→ EXERCISE TASK
Reproduce the material below word for word, starting at the line containing "How far is the distance" and ending at the line containing "1.55 meters", with both of those lines included. Leave out the pictures.

→ RECORDED DATA
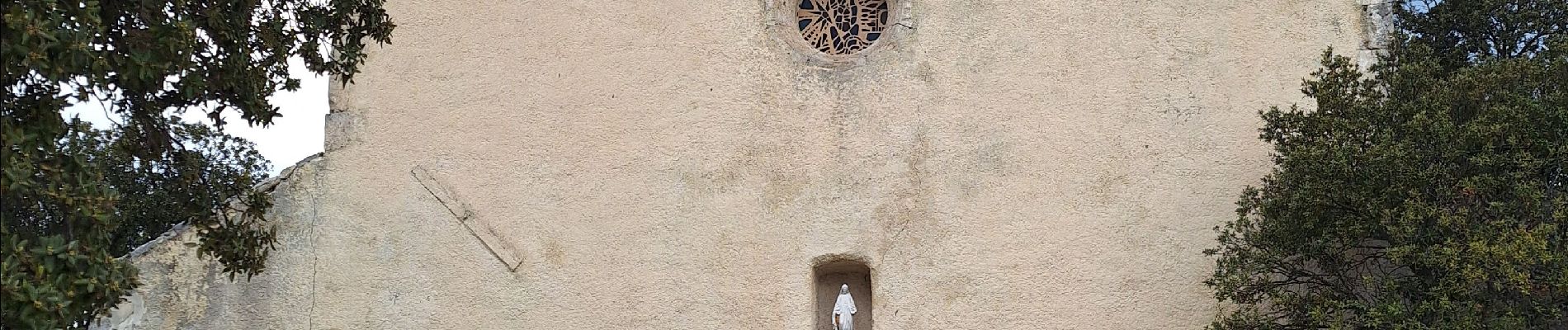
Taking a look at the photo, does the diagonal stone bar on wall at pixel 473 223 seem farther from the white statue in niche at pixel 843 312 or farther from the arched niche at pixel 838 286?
the white statue in niche at pixel 843 312

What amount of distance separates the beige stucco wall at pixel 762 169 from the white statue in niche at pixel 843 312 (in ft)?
0.54

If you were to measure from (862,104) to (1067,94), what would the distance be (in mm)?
1270

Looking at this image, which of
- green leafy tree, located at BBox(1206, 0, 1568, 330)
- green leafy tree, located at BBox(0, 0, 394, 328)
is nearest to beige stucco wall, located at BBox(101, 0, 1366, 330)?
green leafy tree, located at BBox(1206, 0, 1568, 330)

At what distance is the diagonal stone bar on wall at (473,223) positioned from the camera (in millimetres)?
10336

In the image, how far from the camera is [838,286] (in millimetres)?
10484

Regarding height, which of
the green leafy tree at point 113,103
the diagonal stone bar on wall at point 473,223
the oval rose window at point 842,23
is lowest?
the green leafy tree at point 113,103

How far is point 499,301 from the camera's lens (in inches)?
405

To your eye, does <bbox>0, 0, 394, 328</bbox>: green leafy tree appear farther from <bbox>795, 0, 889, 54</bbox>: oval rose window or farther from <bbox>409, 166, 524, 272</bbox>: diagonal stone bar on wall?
<bbox>795, 0, 889, 54</bbox>: oval rose window

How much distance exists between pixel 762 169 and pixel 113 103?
13.9 feet

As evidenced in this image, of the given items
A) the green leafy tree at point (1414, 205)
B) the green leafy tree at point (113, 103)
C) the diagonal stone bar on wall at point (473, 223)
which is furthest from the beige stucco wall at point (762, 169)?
the green leafy tree at point (113, 103)

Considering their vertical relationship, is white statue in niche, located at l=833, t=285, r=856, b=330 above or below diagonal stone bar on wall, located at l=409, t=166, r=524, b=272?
below

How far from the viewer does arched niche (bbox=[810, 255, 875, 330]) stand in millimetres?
10312

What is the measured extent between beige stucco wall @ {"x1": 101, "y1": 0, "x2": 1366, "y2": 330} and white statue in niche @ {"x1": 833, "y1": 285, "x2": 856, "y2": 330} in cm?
16

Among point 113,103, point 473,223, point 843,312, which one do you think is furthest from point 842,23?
point 113,103
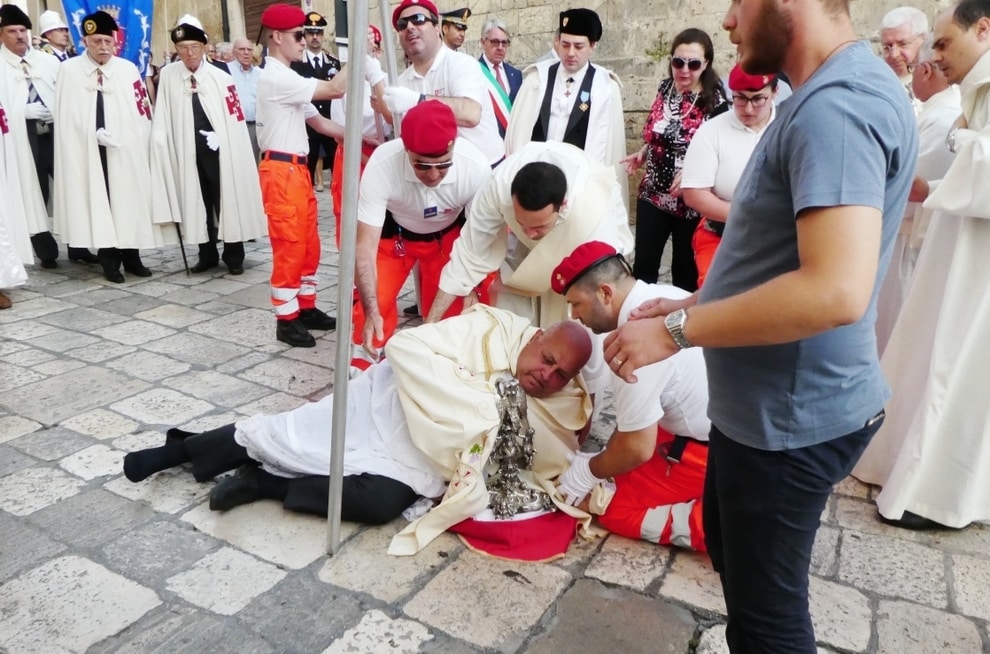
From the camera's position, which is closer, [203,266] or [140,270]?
[140,270]

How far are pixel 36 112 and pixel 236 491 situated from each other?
5.15 metres

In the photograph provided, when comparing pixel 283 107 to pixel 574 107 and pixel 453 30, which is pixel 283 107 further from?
pixel 453 30

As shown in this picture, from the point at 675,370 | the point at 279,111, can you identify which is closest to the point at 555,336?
the point at 675,370

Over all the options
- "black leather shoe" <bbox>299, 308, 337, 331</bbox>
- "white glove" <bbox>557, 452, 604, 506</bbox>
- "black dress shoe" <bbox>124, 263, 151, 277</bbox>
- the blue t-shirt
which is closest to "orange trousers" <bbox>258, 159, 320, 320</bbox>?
"black leather shoe" <bbox>299, 308, 337, 331</bbox>

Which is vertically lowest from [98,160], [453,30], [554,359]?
[554,359]

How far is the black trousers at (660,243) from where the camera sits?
4430 mm

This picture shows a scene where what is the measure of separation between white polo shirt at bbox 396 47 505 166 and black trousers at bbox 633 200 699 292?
1.02 m

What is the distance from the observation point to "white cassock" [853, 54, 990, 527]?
2613 millimetres

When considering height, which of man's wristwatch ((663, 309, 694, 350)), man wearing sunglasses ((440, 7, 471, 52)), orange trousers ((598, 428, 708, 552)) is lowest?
orange trousers ((598, 428, 708, 552))

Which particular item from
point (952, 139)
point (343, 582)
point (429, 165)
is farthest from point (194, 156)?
point (952, 139)

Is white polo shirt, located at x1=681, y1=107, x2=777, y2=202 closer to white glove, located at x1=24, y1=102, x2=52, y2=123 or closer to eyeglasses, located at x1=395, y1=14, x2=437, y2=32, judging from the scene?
eyeglasses, located at x1=395, y1=14, x2=437, y2=32

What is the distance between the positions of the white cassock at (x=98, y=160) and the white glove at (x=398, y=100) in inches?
138

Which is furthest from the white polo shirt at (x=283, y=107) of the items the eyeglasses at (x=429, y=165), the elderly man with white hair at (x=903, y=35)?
the elderly man with white hair at (x=903, y=35)

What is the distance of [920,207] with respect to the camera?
3.07 metres
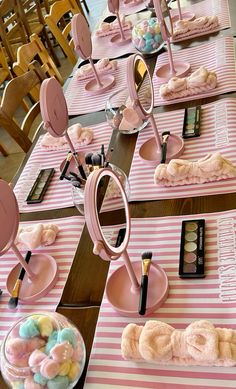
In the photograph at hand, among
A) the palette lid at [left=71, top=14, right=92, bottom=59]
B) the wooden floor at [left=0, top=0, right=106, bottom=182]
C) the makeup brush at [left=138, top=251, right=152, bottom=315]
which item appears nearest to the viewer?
the makeup brush at [left=138, top=251, right=152, bottom=315]

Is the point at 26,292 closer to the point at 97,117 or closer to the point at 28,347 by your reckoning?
the point at 28,347

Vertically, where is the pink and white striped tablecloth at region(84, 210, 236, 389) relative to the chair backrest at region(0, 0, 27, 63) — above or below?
above

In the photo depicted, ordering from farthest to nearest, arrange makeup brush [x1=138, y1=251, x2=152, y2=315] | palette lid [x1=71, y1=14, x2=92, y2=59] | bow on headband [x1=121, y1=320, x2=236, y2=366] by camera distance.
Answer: palette lid [x1=71, y1=14, x2=92, y2=59], makeup brush [x1=138, y1=251, x2=152, y2=315], bow on headband [x1=121, y1=320, x2=236, y2=366]

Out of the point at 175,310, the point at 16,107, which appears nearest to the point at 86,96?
the point at 16,107

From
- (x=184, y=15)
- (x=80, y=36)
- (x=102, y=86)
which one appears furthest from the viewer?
(x=184, y=15)

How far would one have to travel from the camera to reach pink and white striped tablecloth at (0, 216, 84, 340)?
875 mm

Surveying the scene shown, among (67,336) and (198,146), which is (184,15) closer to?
(198,146)

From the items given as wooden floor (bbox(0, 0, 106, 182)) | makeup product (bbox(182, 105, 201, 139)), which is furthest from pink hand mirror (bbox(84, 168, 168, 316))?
wooden floor (bbox(0, 0, 106, 182))

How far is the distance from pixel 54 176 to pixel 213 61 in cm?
69

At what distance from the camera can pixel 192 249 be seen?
0.84 meters

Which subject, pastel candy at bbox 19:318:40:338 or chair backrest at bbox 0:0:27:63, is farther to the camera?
chair backrest at bbox 0:0:27:63

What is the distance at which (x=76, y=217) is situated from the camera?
1062mm

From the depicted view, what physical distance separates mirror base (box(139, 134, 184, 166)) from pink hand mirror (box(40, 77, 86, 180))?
18cm

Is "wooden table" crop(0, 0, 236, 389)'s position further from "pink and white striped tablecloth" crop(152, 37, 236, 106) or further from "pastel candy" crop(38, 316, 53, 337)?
"pink and white striped tablecloth" crop(152, 37, 236, 106)
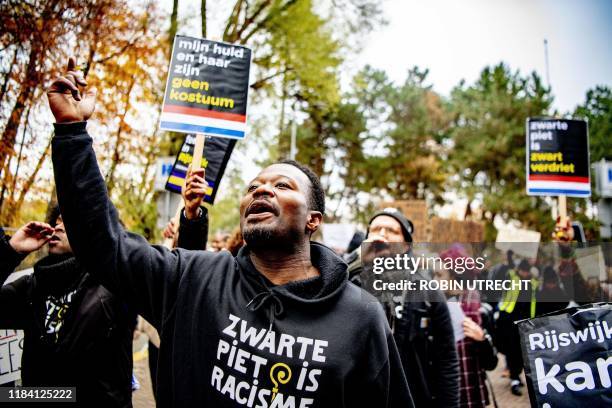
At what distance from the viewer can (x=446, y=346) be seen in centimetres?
296

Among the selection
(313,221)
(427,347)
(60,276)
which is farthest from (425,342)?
(60,276)

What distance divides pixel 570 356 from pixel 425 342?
0.97 meters

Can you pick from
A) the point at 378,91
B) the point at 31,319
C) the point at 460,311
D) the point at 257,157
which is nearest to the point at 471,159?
the point at 378,91

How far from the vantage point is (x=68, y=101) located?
1.55 meters

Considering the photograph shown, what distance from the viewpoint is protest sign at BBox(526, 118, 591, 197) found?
18.1ft

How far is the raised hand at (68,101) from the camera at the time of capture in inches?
59.8

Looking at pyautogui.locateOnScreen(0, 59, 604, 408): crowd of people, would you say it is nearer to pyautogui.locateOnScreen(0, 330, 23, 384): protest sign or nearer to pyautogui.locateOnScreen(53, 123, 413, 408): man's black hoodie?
pyautogui.locateOnScreen(53, 123, 413, 408): man's black hoodie

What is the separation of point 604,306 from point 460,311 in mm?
1730

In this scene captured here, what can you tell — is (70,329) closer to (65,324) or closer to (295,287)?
(65,324)

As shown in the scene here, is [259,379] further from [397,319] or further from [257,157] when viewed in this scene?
[257,157]

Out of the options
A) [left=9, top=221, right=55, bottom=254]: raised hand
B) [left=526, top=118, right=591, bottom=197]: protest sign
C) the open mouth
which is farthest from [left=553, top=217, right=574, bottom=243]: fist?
[left=9, top=221, right=55, bottom=254]: raised hand

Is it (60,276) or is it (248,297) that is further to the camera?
(60,276)

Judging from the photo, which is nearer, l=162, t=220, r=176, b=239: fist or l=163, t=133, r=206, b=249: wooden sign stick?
l=163, t=133, r=206, b=249: wooden sign stick

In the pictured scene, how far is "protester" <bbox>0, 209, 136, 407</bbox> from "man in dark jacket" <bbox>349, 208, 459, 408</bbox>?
5.26ft
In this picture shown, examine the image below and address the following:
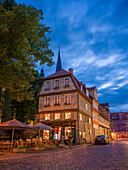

→ SOLUTION FOR THIS TASK
How far is the distance from pixel 54 176 to pixel 213 61 in cm?
69

At what distance from the camera can pixel 192 249 be seen?
0.84 meters

Which subject, pastel candy at bbox 19:318:40:338 or chair backrest at bbox 0:0:27:63, is farther to the camera?
chair backrest at bbox 0:0:27:63

What is the distance at which (x=76, y=217) is situated from the camera?
1062mm

From the depicted view, what physical distance separates mirror base (box(139, 134, 184, 166)) from pink hand mirror (box(40, 77, 86, 180))?
18cm

Is "wooden table" crop(0, 0, 236, 389)'s position further from "pink and white striped tablecloth" crop(152, 37, 236, 106) or further from "pastel candy" crop(38, 316, 53, 337)?
"pink and white striped tablecloth" crop(152, 37, 236, 106)
At what distance from the viewer can (x=446, y=346) be seen in centimetres?
296

Among the selection
(313,221)
(427,347)
(60,276)
which is farthest from (425,342)?
(60,276)

What distance divides pixel 570 356 from pixel 425 342?
0.97 meters

Can you pick from
A) the point at 378,91
B) the point at 31,319
C) the point at 460,311
D) the point at 257,157
which is nearest to the point at 471,159?
the point at 378,91

How far from the vantage point is (x=68, y=101) located?
1.55 meters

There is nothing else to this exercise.